[Rows from a spatial reasoning dataset]
# # # #

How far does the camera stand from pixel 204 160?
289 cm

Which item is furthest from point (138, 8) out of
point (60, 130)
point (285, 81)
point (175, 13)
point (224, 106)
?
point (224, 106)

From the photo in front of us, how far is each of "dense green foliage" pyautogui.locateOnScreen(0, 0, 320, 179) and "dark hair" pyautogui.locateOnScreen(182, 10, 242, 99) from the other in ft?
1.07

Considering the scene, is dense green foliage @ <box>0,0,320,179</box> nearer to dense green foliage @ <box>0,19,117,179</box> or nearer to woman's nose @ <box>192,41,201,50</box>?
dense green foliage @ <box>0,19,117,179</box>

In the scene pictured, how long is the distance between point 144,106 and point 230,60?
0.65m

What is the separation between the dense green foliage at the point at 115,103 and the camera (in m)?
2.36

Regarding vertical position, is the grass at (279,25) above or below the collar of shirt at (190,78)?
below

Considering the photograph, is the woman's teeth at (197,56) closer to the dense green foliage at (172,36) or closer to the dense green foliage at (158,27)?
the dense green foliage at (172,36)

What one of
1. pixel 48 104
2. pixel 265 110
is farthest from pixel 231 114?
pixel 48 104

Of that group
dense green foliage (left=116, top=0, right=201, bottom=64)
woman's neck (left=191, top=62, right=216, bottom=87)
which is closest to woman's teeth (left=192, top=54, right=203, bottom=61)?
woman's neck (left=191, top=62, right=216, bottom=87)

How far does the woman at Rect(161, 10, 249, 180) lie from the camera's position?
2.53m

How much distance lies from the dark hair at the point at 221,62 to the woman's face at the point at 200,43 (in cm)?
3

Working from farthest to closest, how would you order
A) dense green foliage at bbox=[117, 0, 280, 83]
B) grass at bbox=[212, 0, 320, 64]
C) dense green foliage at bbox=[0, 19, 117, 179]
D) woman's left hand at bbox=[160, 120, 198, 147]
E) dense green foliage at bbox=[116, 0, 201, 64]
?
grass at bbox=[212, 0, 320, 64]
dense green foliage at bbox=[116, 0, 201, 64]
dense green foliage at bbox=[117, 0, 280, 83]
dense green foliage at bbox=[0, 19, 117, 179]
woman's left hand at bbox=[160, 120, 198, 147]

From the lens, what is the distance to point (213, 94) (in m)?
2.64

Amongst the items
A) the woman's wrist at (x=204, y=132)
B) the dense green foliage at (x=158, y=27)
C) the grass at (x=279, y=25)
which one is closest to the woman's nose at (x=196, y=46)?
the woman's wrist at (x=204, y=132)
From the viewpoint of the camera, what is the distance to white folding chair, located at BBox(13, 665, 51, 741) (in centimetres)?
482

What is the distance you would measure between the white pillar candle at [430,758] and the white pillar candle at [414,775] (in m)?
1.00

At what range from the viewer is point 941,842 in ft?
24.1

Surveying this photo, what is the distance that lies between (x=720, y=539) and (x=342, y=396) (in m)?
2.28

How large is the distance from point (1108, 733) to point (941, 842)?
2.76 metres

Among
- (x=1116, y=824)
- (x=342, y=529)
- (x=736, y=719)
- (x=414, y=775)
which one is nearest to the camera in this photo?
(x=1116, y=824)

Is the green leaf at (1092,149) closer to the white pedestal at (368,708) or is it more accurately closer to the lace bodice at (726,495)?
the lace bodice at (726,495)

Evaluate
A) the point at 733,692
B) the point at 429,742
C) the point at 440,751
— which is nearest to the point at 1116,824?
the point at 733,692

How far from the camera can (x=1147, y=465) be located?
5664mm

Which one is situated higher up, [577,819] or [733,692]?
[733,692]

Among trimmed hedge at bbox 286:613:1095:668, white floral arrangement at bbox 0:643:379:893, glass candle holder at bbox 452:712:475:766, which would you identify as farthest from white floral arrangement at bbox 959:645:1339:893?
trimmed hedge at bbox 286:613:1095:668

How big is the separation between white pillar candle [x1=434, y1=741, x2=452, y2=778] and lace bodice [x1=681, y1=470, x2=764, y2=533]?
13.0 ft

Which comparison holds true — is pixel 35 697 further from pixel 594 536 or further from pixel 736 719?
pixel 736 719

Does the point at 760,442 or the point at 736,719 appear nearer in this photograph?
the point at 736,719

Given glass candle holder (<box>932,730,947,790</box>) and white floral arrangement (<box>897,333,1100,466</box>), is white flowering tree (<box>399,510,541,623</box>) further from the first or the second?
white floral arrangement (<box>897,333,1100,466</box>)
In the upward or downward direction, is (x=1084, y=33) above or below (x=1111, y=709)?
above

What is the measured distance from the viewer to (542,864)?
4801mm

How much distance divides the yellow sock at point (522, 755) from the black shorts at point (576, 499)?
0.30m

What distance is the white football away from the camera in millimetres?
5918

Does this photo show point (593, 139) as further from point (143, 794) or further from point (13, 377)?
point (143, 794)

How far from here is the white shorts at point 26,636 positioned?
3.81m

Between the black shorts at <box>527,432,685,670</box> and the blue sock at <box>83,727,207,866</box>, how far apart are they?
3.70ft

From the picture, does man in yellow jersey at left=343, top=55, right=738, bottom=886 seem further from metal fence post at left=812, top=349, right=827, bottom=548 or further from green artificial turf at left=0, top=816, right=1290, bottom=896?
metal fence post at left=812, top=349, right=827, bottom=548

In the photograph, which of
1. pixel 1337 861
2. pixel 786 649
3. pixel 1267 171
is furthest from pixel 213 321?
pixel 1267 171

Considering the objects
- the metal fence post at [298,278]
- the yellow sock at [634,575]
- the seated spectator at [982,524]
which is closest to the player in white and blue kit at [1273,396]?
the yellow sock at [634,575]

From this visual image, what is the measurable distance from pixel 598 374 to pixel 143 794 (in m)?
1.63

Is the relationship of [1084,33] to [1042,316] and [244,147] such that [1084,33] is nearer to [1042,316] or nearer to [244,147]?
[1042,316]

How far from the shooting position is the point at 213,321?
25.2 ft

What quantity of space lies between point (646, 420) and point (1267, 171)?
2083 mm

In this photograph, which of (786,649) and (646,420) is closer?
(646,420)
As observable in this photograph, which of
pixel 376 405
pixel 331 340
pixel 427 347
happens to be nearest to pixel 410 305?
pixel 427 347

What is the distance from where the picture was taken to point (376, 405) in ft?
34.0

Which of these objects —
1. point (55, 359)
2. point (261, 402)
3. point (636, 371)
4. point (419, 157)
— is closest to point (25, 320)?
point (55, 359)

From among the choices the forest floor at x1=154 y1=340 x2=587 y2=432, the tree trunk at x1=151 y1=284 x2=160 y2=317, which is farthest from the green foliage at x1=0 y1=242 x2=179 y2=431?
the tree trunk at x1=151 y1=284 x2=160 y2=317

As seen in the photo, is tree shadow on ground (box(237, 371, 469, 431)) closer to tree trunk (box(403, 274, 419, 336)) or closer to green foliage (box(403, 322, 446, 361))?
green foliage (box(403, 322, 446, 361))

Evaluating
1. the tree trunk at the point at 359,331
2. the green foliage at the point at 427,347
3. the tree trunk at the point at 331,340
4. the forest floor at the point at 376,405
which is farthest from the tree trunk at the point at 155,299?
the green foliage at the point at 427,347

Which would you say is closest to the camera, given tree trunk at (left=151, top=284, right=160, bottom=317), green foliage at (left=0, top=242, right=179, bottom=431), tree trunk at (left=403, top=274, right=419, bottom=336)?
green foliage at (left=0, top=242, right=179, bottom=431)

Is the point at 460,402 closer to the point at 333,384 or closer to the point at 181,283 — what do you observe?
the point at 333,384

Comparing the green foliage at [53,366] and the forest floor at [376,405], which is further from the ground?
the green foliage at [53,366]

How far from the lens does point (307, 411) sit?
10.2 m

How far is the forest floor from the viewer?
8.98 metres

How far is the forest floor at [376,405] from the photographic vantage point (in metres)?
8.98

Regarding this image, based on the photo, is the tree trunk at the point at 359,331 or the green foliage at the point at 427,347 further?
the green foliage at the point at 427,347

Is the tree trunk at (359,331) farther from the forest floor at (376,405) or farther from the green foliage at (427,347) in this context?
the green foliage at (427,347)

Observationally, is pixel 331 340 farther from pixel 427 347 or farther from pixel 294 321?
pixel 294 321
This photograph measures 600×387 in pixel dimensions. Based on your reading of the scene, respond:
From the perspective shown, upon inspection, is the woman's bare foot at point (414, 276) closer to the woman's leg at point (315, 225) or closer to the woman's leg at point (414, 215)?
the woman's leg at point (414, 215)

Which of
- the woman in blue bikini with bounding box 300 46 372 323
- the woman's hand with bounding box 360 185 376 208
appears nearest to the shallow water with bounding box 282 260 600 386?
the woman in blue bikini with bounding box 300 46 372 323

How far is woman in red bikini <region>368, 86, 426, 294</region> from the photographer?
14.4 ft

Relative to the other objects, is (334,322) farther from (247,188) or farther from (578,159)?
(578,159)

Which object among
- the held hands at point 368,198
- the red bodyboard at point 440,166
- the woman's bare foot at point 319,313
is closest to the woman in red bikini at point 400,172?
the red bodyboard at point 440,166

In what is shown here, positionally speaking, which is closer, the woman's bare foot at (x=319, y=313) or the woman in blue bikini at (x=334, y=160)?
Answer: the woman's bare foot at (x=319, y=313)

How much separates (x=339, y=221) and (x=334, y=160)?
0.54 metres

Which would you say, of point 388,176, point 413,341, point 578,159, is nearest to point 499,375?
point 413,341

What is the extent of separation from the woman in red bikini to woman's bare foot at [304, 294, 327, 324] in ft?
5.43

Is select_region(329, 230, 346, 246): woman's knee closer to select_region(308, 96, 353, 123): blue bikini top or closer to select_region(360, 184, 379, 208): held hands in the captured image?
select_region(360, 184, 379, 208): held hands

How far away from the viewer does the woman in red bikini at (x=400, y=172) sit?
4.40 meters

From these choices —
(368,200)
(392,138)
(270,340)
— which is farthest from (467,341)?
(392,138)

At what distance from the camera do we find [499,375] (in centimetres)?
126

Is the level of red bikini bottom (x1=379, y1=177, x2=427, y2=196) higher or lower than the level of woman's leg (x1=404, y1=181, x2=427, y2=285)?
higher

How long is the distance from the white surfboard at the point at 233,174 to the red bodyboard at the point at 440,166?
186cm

# # # #

• **What is expected**
Locate the line with "How far away" in the entries above; extract it and every line after it, verbatim.

• **Output below**
How far away from the viewer does the woman in red bikini at (x=400, y=172) sit?
4.40 meters

From these choices —
(368,200)
(392,138)
(270,340)
— which is farthest from (467,341)?
(392,138)

At what distance from the camera do we find [499,375] (in centimetres)?
126

Is the level of red bikini bottom (x1=379, y1=177, x2=427, y2=196) higher or lower than the level of woman's leg (x1=404, y1=181, x2=427, y2=285)?
higher

How long is the distance from the white surfboard at the point at 233,174 to the red bodyboard at the point at 440,166?
186cm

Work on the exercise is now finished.